Stored data:
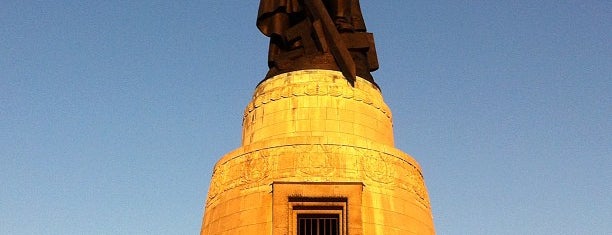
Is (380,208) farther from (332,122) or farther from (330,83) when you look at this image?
(330,83)

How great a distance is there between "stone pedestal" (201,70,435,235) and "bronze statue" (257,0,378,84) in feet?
2.00

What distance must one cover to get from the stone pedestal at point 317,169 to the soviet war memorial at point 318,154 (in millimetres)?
28

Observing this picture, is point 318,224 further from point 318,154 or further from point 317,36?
point 317,36

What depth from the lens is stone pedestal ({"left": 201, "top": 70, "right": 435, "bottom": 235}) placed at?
17.0 m

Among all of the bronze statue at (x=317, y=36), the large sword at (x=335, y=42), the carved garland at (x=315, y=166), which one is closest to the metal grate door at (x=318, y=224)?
the carved garland at (x=315, y=166)

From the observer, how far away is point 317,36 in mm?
20703

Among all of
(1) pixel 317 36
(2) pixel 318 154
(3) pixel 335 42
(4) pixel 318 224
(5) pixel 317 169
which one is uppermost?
(1) pixel 317 36

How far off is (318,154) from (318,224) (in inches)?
70.1

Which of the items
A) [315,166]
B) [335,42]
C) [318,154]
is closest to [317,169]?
[315,166]

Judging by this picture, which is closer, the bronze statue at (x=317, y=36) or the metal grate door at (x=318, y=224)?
the metal grate door at (x=318, y=224)

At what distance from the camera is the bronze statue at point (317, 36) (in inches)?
807

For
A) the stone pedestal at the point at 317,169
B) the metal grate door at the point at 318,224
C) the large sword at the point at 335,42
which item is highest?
the large sword at the point at 335,42

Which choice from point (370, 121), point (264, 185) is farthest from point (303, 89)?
point (264, 185)

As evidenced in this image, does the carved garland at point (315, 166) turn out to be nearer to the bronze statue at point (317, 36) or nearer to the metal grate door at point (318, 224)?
the metal grate door at point (318, 224)
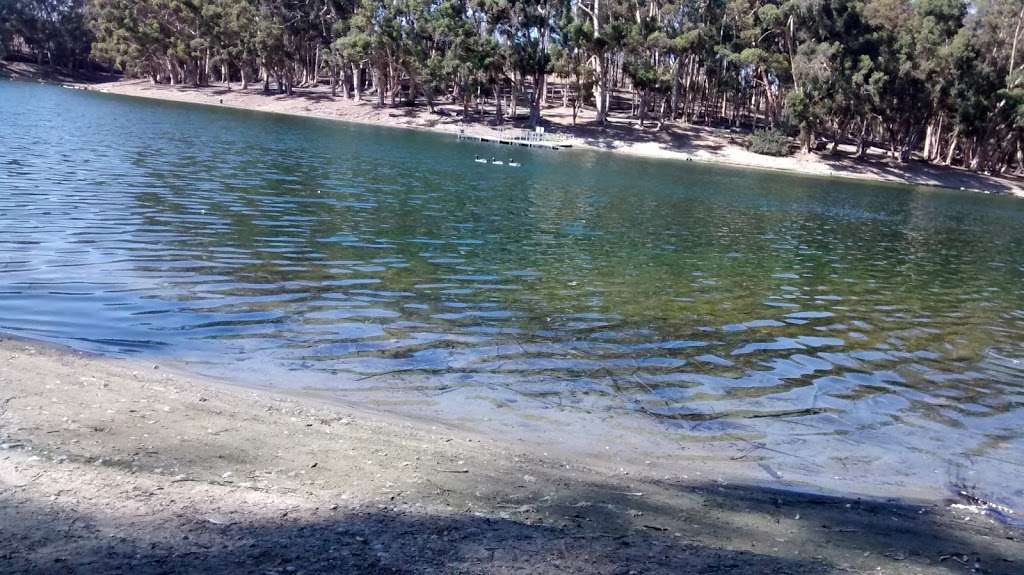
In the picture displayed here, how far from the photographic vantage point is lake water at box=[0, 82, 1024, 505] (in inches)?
458

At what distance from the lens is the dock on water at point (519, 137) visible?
251 feet

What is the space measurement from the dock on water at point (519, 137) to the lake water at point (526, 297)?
40.7 metres

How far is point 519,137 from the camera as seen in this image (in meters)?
79.7

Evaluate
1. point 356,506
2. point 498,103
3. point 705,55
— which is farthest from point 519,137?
point 356,506

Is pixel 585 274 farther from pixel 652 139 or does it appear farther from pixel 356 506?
pixel 652 139

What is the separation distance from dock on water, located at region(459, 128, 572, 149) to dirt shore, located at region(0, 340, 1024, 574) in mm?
68770

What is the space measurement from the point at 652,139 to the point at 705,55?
10495 mm

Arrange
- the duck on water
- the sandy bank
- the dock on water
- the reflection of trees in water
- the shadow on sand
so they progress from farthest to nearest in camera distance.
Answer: the sandy bank
the dock on water
the duck on water
the reflection of trees in water
the shadow on sand

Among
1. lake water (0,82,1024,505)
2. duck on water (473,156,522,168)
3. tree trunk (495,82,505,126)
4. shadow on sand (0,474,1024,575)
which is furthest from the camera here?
tree trunk (495,82,505,126)

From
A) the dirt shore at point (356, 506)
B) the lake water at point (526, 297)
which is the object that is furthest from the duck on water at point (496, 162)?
the dirt shore at point (356, 506)

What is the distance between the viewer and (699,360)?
1365cm

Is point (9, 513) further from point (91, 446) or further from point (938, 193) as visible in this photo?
point (938, 193)

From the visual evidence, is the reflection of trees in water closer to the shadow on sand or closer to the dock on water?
the shadow on sand

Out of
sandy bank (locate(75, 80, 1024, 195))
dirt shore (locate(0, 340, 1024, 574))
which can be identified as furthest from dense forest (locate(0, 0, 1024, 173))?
dirt shore (locate(0, 340, 1024, 574))
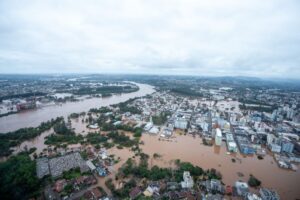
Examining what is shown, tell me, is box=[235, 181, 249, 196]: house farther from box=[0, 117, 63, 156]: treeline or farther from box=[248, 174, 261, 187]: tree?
box=[0, 117, 63, 156]: treeline

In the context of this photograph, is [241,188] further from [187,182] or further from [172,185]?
[172,185]

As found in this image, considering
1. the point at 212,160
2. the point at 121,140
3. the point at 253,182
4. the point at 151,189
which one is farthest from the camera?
the point at 121,140

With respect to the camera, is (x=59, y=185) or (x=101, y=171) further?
(x=101, y=171)

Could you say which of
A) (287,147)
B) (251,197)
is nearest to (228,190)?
(251,197)

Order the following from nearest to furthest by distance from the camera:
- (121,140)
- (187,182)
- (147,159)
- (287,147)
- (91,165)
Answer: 1. (187,182)
2. (91,165)
3. (147,159)
4. (287,147)
5. (121,140)

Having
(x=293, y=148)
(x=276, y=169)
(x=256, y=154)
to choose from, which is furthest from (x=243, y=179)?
(x=293, y=148)

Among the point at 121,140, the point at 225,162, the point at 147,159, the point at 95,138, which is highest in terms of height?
the point at 95,138
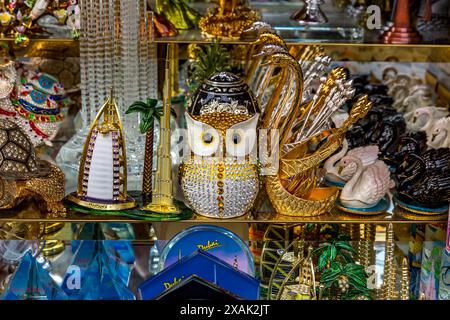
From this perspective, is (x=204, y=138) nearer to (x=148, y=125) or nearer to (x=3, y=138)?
(x=148, y=125)

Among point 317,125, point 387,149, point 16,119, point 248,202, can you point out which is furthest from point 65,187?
point 387,149

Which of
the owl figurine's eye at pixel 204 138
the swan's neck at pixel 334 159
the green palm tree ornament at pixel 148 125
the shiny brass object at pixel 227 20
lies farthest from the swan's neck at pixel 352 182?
the shiny brass object at pixel 227 20

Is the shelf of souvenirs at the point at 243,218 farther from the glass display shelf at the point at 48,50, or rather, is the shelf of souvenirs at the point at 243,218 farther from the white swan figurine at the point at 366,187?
the glass display shelf at the point at 48,50

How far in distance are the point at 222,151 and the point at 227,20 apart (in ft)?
2.05

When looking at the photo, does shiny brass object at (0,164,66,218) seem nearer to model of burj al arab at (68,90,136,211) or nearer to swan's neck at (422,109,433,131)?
model of burj al arab at (68,90,136,211)

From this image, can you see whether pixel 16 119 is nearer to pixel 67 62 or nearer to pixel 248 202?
pixel 67 62

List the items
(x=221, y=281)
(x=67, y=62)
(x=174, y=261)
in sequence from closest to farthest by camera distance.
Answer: (x=221, y=281) → (x=174, y=261) → (x=67, y=62)

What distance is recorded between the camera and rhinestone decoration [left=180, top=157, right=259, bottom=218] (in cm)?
228

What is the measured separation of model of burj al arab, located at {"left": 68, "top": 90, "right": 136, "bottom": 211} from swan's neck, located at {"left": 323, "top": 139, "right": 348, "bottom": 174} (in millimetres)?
546

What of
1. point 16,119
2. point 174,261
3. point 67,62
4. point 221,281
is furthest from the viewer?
point 67,62

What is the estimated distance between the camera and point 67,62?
3.08 m

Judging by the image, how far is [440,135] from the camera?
2.74 metres

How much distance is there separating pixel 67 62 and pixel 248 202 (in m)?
1.03

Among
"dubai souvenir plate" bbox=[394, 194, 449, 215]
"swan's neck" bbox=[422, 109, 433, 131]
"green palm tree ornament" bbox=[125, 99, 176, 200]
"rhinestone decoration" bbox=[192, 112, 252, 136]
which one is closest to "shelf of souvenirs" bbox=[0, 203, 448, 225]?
"dubai souvenir plate" bbox=[394, 194, 449, 215]
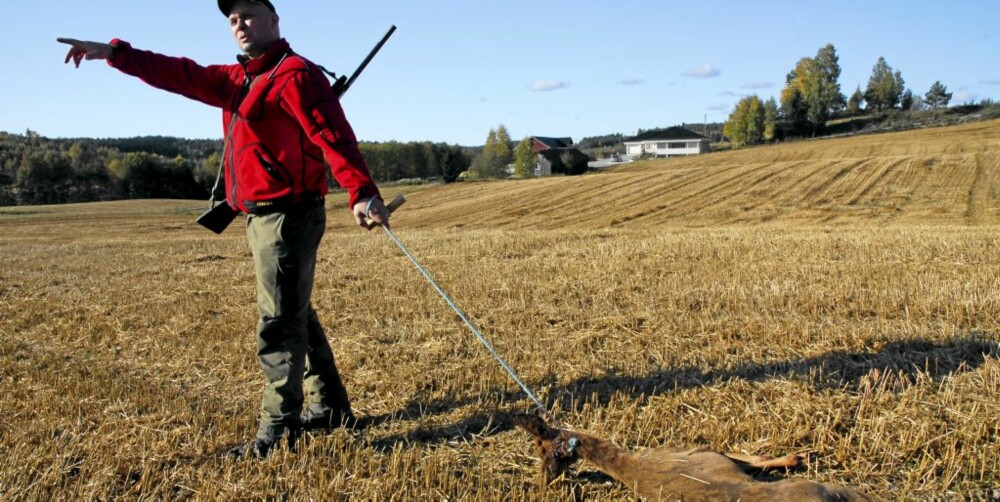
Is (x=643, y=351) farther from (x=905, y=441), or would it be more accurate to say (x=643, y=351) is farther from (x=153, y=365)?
(x=153, y=365)

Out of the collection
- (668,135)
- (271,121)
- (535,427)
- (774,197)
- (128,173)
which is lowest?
(774,197)

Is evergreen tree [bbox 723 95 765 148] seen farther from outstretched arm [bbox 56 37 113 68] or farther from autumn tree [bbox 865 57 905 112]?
outstretched arm [bbox 56 37 113 68]

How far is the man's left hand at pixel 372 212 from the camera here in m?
3.34

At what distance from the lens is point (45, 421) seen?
4.04 meters

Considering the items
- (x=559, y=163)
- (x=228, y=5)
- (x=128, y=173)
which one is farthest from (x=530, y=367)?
(x=128, y=173)

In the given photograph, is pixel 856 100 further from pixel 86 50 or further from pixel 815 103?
pixel 86 50

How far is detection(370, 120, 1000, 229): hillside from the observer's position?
2280cm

The request » Convert the lines from the one containing "Is point (9, 513)" through the one containing "5. (121,140)" into a JSON list of strings, one string per line, omitting blank lines. Leave the pictures out.

Result of this exercise »
[
  "Is point (9, 513) further from point (91, 446) or further from point (938, 193) as visible in this photo?",
  "point (938, 193)",
  "From the visual evidence, is the reflection of trees in water closer to the shadow on sand or closer to the dock on water?",
  "the shadow on sand",
  "Out of",
  "sandy bank (locate(75, 80, 1024, 195))",
  "dirt shore (locate(0, 340, 1024, 574))",
  "which can be identified as furthest from dense forest (locate(0, 0, 1024, 173))?",
  "dirt shore (locate(0, 340, 1024, 574))",
  "Examining what is shown, tell me, is box=[235, 181, 249, 196]: house farther from box=[0, 117, 63, 156]: treeline or farther from box=[248, 174, 261, 187]: tree?",
  "box=[0, 117, 63, 156]: treeline",
  "In the context of this photograph, is [241,188] further from [187,182] or further from [172,185]?",
  "[172,185]",
  "As found in this image, considering",
  "1. the point at 212,160",
  "2. the point at 121,140",
  "3. the point at 253,182",
  "4. the point at 151,189",
  "which one is farthest from the camera?",
  "the point at 121,140",
  "With respect to the camera, is (x=59, y=185) or (x=101, y=171) further?",
  "(x=101, y=171)",
  "Could you say which of",
  "A) (287,147)",
  "B) (251,197)",
  "is nearest to (228,190)?",
  "(251,197)",
  "Order the following from nearest to furthest by distance from the camera:",
  "- (121,140)",
  "- (187,182)",
  "- (147,159)",
  "- (287,147)",
  "- (91,165)",
  "Answer: 1. (187,182)",
  "2. (91,165)",
  "3. (147,159)",
  "4. (287,147)",
  "5. (121,140)"
]